According to Kalisher, the two brothers she analyzed came from a family area directly adjacent to the Late Bronze Age palace at Megiddo, suggesting that the pair were elite members of society, perhaps even royalty. suggests that Many other facts confirm this.The brothers were buried with fine Cyprus pottery and other valuable possessions.
“These brothers were obviously living in pretty serious pathological conditions that they would have been unbearable at the time without their wealth and status,” Kalisher said. You may not have to work as much.If you are elite, you can probably have a special diet.If you are elite, you may be able to survive a serious illness longer.You may not have access to care. increase.”
In her analysis, Kalisher found several skeletal abnormalities in both brothers. It suggests that he may have been sick. The bones of both brothers show little evidence of persistent iron deficiency anemia during childhood, which may have affected their development.

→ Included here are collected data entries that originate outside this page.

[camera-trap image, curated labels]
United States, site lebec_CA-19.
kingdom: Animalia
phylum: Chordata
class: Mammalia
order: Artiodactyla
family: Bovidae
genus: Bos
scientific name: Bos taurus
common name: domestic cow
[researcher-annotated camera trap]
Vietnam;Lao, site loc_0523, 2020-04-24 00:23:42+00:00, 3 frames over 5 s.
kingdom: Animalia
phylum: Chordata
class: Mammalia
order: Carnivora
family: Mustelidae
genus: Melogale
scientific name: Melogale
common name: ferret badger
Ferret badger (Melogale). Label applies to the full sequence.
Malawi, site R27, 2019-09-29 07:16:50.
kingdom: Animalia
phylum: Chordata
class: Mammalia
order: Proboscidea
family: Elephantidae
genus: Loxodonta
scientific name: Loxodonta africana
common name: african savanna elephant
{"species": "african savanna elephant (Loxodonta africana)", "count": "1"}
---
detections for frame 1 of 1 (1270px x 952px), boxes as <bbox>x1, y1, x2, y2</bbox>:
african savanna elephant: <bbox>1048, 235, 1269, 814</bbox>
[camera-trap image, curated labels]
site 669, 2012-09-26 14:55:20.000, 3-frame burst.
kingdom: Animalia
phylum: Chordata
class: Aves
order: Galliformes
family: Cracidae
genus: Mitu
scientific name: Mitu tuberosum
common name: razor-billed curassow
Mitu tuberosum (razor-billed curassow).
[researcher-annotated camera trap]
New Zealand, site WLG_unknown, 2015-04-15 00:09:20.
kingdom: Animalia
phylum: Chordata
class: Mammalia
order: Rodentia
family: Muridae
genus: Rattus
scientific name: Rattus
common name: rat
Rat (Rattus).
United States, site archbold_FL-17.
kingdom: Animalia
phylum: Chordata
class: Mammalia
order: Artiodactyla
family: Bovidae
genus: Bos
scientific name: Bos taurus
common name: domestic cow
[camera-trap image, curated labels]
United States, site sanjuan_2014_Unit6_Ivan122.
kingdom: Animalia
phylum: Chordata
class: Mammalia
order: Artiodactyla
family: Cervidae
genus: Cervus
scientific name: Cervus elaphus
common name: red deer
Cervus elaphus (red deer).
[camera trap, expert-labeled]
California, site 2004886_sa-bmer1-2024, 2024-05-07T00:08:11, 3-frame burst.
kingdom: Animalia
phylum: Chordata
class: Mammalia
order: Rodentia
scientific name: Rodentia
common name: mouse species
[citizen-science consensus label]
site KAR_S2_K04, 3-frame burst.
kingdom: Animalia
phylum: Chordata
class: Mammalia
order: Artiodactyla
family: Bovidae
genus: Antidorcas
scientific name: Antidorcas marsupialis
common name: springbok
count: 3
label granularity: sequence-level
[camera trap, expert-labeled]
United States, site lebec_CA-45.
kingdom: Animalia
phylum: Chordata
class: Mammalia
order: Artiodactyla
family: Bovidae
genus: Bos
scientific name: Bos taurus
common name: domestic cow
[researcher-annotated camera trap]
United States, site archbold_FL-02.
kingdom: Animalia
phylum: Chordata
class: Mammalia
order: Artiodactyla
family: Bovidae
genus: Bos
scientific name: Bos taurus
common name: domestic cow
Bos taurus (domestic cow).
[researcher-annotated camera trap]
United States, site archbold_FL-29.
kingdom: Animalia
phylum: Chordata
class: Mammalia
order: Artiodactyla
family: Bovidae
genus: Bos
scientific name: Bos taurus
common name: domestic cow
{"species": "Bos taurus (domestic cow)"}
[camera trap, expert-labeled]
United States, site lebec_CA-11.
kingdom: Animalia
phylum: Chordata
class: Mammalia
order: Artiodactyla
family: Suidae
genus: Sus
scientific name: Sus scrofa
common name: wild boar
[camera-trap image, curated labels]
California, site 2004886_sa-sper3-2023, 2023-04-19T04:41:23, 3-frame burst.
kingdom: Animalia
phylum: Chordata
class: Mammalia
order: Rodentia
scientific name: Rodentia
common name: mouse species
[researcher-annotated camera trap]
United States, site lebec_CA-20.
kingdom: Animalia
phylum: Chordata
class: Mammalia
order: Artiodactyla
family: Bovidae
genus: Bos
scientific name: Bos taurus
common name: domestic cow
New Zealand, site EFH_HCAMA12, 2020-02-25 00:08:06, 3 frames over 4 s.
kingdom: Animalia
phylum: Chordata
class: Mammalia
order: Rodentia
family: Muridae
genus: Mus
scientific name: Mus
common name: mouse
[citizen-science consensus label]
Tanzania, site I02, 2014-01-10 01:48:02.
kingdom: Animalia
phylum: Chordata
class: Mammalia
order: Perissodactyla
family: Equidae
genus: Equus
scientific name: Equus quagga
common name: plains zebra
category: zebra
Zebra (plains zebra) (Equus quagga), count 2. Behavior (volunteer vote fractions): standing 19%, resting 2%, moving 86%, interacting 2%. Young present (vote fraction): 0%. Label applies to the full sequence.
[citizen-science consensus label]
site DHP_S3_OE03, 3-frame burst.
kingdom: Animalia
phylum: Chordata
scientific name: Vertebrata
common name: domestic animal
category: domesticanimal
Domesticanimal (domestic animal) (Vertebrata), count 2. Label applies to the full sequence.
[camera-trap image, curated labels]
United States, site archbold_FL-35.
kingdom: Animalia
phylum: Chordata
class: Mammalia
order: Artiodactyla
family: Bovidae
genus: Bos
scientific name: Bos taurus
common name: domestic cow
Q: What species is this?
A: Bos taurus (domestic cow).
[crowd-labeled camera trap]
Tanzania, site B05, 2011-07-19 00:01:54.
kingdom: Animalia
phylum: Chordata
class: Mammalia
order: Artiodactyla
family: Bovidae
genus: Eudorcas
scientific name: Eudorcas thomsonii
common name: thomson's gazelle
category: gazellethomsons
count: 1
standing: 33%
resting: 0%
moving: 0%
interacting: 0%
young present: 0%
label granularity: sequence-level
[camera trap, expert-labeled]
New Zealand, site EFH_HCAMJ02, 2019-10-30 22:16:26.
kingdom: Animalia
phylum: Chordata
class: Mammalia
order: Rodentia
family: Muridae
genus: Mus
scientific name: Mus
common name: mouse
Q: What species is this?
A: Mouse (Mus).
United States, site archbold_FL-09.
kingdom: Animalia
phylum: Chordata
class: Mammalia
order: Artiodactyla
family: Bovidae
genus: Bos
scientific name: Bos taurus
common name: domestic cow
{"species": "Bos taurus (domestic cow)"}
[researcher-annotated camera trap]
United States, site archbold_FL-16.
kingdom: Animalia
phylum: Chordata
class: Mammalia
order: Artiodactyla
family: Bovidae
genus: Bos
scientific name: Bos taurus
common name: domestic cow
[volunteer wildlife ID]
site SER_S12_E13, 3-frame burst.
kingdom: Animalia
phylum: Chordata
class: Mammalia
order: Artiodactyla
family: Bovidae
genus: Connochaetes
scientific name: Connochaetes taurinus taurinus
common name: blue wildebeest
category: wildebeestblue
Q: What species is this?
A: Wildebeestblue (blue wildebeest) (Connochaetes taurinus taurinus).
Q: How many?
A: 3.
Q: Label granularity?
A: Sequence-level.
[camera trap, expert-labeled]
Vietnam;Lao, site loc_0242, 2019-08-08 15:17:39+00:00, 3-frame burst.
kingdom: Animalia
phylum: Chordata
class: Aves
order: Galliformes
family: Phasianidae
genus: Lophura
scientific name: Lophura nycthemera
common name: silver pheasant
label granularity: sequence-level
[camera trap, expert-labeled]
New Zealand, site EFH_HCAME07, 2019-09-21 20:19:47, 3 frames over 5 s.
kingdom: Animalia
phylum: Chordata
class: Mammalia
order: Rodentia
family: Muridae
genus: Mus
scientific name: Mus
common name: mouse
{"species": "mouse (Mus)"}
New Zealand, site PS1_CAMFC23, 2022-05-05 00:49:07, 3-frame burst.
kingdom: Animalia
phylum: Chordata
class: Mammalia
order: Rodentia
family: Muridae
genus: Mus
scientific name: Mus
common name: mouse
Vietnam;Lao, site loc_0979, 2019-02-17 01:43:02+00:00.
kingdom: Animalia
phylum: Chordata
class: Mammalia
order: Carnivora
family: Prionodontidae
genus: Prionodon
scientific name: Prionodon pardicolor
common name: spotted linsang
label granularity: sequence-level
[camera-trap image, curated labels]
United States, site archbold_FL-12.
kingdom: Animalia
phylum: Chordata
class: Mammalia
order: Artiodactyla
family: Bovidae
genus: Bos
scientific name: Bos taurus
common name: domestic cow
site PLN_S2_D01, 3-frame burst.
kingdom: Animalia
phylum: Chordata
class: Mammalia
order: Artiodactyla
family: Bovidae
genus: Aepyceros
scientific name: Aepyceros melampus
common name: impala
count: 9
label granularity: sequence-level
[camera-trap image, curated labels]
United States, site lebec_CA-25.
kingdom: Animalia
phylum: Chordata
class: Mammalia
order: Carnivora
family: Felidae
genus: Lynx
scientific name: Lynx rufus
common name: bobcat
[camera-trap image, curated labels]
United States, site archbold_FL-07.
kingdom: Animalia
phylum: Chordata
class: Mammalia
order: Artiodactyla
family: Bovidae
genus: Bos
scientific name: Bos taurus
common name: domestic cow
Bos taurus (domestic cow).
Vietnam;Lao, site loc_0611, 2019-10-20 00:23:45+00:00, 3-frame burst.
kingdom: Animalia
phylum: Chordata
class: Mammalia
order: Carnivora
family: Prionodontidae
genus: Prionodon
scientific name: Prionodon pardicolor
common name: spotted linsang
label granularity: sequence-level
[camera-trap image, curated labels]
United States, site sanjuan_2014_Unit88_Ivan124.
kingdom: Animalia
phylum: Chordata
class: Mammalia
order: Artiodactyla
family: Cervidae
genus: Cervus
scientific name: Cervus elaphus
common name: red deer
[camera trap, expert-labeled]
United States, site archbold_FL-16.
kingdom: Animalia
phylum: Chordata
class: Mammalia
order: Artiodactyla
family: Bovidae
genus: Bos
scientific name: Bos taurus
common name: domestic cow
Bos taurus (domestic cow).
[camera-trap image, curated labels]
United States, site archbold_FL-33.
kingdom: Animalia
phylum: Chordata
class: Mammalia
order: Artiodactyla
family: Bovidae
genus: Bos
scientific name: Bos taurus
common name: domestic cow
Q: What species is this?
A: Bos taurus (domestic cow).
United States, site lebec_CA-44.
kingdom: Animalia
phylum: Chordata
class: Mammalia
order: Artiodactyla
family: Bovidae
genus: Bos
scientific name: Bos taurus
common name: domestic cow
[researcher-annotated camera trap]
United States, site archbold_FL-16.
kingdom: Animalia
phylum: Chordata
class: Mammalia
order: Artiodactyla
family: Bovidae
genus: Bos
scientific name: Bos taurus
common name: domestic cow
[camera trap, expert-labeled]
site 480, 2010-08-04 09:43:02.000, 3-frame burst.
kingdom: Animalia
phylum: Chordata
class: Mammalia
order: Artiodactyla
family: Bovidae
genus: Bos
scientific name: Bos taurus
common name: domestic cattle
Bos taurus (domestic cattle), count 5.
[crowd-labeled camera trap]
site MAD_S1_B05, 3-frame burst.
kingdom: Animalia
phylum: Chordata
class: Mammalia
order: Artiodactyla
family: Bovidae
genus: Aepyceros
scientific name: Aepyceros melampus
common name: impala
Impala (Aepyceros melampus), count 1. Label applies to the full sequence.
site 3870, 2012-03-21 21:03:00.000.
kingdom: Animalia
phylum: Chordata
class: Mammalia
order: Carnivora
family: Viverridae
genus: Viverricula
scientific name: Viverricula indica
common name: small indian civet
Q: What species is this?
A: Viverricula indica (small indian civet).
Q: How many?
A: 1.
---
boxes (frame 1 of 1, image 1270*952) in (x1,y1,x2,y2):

One was in his teens or early 20s, and the other was in his 20s to 40s. These developmental abnormalities may explain why the brothers died so young. But Kalisher said it was likely that the two eventually died of an infection. It shows signs of porosity, legions, and previous inflammation.
Kalisher said some skeletal evidence points to leprosy, but it’s difficult to extrapolate cases of leprosy using bones alone. We are working with researchers on DNA analysis of specific lesions in bone. If they find bacterial DNA matching leprosy, these siblings would make her one of the world’s first documented cases of leprosy.
“Leprosy can spread in families, not only because of proximity, but also because susceptibility to the disease is influenced by genetic status,” Kalisher said. “At the same time, leprosy affects the bones in stages, making it difficult to identify because it may not occur in the same order or with the same severity in everyone. .Whether these brothers had leprosy or some other infection.”
It’s also difficult to determine whether an illness, a congenital condition, or something else led one of the siblings to undergo cranial surgery, Kalisher said. But she knows one thing. If the angled notched trephination was meant to keep him alive, it didn’t succeed. He died shortly after surgery, within days, hours, or even minutes.
delve into medical history
Despite all the evidence of torrefination unearthed over the past 200 years, Kalisher said there is still much that archaeologists don’t know. For example, it is not clear why some trephinations are circular (suggesting the use of some sort of analog drill) and some are square or triangular. It is also not clear what the ancients intended to treat, or what they intended to treat.(Today doctors perform a similar procedure called a craniotomy to relieve pressure on the brain.) Kalisher has a follow-up research project investigating torrefination across multiple regions and time periods. practice.
“You have to be in a pretty miserable place to get a hole in your head,” Kalisher said. “It is interesting to see what we can learn from going through the scientific literature for all the examples of ancient piercings and comparing and contrasting the situation of each individual who underwent the operation.”
Kalisher not only adds to her colleagues’ understanding of early torrefination, but her analysis shows that ancient societies did not necessarily live according to the principle of “survival of the fittest” as many might imagine. He said he wanted to show it to the general public.
“In ancient times, people were much more tolerant and caring than people thought,” Kalisher said. “We have literal evidence that people have taken care of each other, even under difficult circumstances, since the time of the Neanderthals. I don’t mean to say it was all cumbaya — gender and class.” There was a split based on… In the past, people were still people.”
In addition to Kalisher and Finkelstein, other authors of the analysis included Melissa Cradic from the University of Albany. Matthew Adams of WF Albright Archaeological Institute in Jerusalem. Mario Martin from the Universities of Haifa and Innsbruck. Excavations associated with this study were funded by the Shmunis Family Foundation.